An Example of Incrementality

To show how incremental sales provides better context than raw numbers, consider the following scenario. You spend $5,000 on an affiliate marketing program for a product, and this leads to $15,000 in sales. At face value, it seems that your affiliate marketing campaign gave you $10,000 in profit or ROI.

But you did not account for how much of that product you already sold. If you previously only sold $6,000 worth, then you have incremental sales of $9,000 (sales of $15,000 minus baseline sales of $6,000). You know it is a sound strategy and should continue to invest in that campaign. On the other hand, if you do not add tracking to the equation, you will have to try and isolate the different variables (efforts, campaigns, etc.).

But what if you already sold $11,000 of that product?
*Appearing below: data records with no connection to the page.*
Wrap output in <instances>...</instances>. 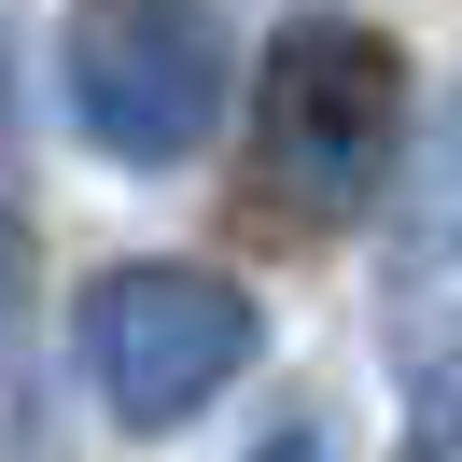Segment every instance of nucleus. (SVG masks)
I'll return each instance as SVG.
<instances>
[{
    "label": "nucleus",
    "mask_w": 462,
    "mask_h": 462,
    "mask_svg": "<svg viewBox=\"0 0 462 462\" xmlns=\"http://www.w3.org/2000/svg\"><path fill=\"white\" fill-rule=\"evenodd\" d=\"M253 154L309 225H350L406 154V57L350 14H294L253 70Z\"/></svg>",
    "instance_id": "f03ea898"
},
{
    "label": "nucleus",
    "mask_w": 462,
    "mask_h": 462,
    "mask_svg": "<svg viewBox=\"0 0 462 462\" xmlns=\"http://www.w3.org/2000/svg\"><path fill=\"white\" fill-rule=\"evenodd\" d=\"M70 337H85V378H98V406H113L126 434H182L197 406H225L238 378H253L266 309L225 281V266L141 253V266H113V281L85 294Z\"/></svg>",
    "instance_id": "7ed1b4c3"
},
{
    "label": "nucleus",
    "mask_w": 462,
    "mask_h": 462,
    "mask_svg": "<svg viewBox=\"0 0 462 462\" xmlns=\"http://www.w3.org/2000/svg\"><path fill=\"white\" fill-rule=\"evenodd\" d=\"M406 434L420 448H462V322L420 337V393H406Z\"/></svg>",
    "instance_id": "20e7f679"
},
{
    "label": "nucleus",
    "mask_w": 462,
    "mask_h": 462,
    "mask_svg": "<svg viewBox=\"0 0 462 462\" xmlns=\"http://www.w3.org/2000/svg\"><path fill=\"white\" fill-rule=\"evenodd\" d=\"M0 309H14V210H0Z\"/></svg>",
    "instance_id": "39448f33"
},
{
    "label": "nucleus",
    "mask_w": 462,
    "mask_h": 462,
    "mask_svg": "<svg viewBox=\"0 0 462 462\" xmlns=\"http://www.w3.org/2000/svg\"><path fill=\"white\" fill-rule=\"evenodd\" d=\"M57 98L113 169H182V154H210L238 98V29L210 0H70Z\"/></svg>",
    "instance_id": "f257e3e1"
}]
</instances>
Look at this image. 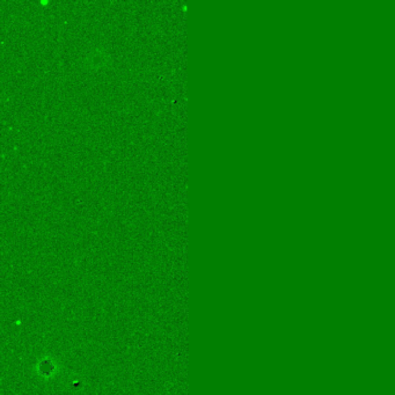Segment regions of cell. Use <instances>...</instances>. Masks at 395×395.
<instances>
[{
  "mask_svg": "<svg viewBox=\"0 0 395 395\" xmlns=\"http://www.w3.org/2000/svg\"><path fill=\"white\" fill-rule=\"evenodd\" d=\"M33 372L39 379L44 382H49L56 379V378L64 371L62 364L56 356L49 352L41 355L35 364L33 365Z\"/></svg>",
  "mask_w": 395,
  "mask_h": 395,
  "instance_id": "obj_1",
  "label": "cell"
}]
</instances>
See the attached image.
The incremental sales would be just $4,000 (sales of $15,000 minus the baseline sales of $11,000). Given that you invested $5,000, you lost money. This would let you know you should reconsider using that particular marketing campaign.

Gathering More Data

All of the reasons to calculate incrementality or incremental sales come down to one main benefit – gathering more data. You need data to help adjust your marketing strategies and other efforts. Incrementality is just one example of sales data. Other important data categories include activity data, such as the actions your team takes to boost sales, and observational data, such as the in-store conditions that seem to affect sales.

The Bottom Line

Incrementality or incremental sales refers to the increased amount of sales that you have thanks to an external effort, such as an affiliate program or pay-per-click campaign. For simplicity and easier tracking, it is most common for incremental sales to focus on the last interaction a customer has before buying.

With your incremental sales data, you can see which marketing campaigns are performing the best and the worst. This lets you focus your marketing budget on those with the best ROI.